# Kinds of fish to smoke



## ssajn (Jan 21, 2016)

I'm pretty new to smoking and have a few questions.

I notice most folks smoke salmon and trout. My question is can you smoke fish like cod, Mahi Mahi and other white flesh fish even shrimp?

So far I've smoked salmon using a wet brine and want to try a dry brine this weekend.

Thanks in advance for any advise you experts want to share.


----------



## dirtsailor2003 (Jan 21, 2016)

Yes you can smoke other fish and seafood. 

We smoke rockfish, tuna, magi mahi, shrimp, clams, oysters, mussels, crab, etc...

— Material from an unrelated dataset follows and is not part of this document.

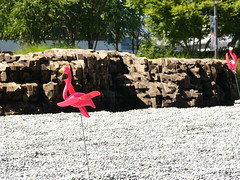 Flamingo in the foreground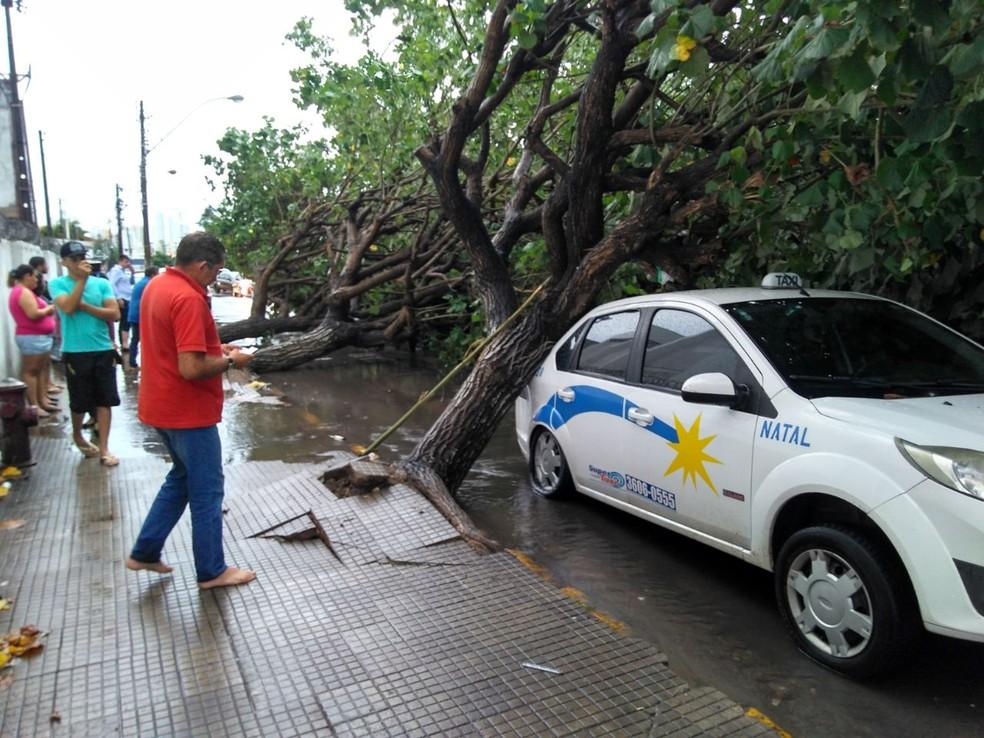 Árvores caíram sobre um táxi na Rua dos Canindés, Alecrim, Natal (Foto: Alice Rufino/Cedida)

Keep in mind fish like cod, rockfish don't have as high a fat content as salmon, tuna. So you need to watch the salt content and the amount of smoke. Both can over power the milder fish.


----------



## tropics (Jan 21, 2016)

ssajn said:


> I'm pretty new to smoking and have a few questions.
> 
> I notice most folks smoke salmon and trout. My question is can you smoke fish like cod, Mahi Mahi and other white flesh fish even shrimp?
> 
> ...


Here you can find lots of info for dry curing I recommend

http://www.smokingmeatforums.com/t/87043/making-lox-a-picture-guide

I have smoked Cod and Blackfish


----------



## mfreel (Jan 21, 2016)

My favorite is smoked halibut, but unless you've caught it yourself, it gets kinda expensive!  LOVE smoked shrimp!!!


----------



## tropics (Jan 21, 2016)

For some smoked shrimp

http://www.smokingmeatforums.com/t/236956/smoked-wings-shrimp-mes30

Use the search bar and you will find a lot more

Richie


----------



## cmayna (Jan 23, 2016)

I smoke Salmon, Halibut, Rock and Ling COD, Sturgeon.


----------



## flagg (Jan 23, 2016)

I smoke king and spanish mackerel all the time.  Mackerel are quite oily and hold up to sugar-salt dry cure and heavy smoke.


----------



## krazykid (Jan 28, 2016)

I tired some Striper cheeks I saved from last summer's cape cod trips.   They are more fatty and have a consistency more like scallops.   I made a dry brine with creole seasoning, 4:1 brown sugar to salt, and wrapped them up in plastic wrap over night, pulled them in the morning, rinsed quick then let rest on a rack to form pellicle for about 8 hours then smoked them at 190 deg for 2 hours then put them in a baking dish, brushed on some melted butter and baked them at 350 for a few minutes till they started to split apart and flaked in half with a fork. Now these are thin like 3/8" thick or so bite sized pieces so they cooked fast.   They were more like jerky than cooked fish, but still tasted pretty good just an odd consistency.  for just winging it on a whim with no recipe or anything I give it a solid 6.5 out of 10.   I think next time I would just brine, rinse, let sit for maybe a few minutes then go straight to 250-275 smoke to cook them quicker, so it didn't form the leathery outside layer.


----------



## last cast (Jan 28, 2016)

This time of year I am catching king mackerel. I usually steak it out, brine it then smoke it. When I'm done with that I make a fish dip out of it.


----------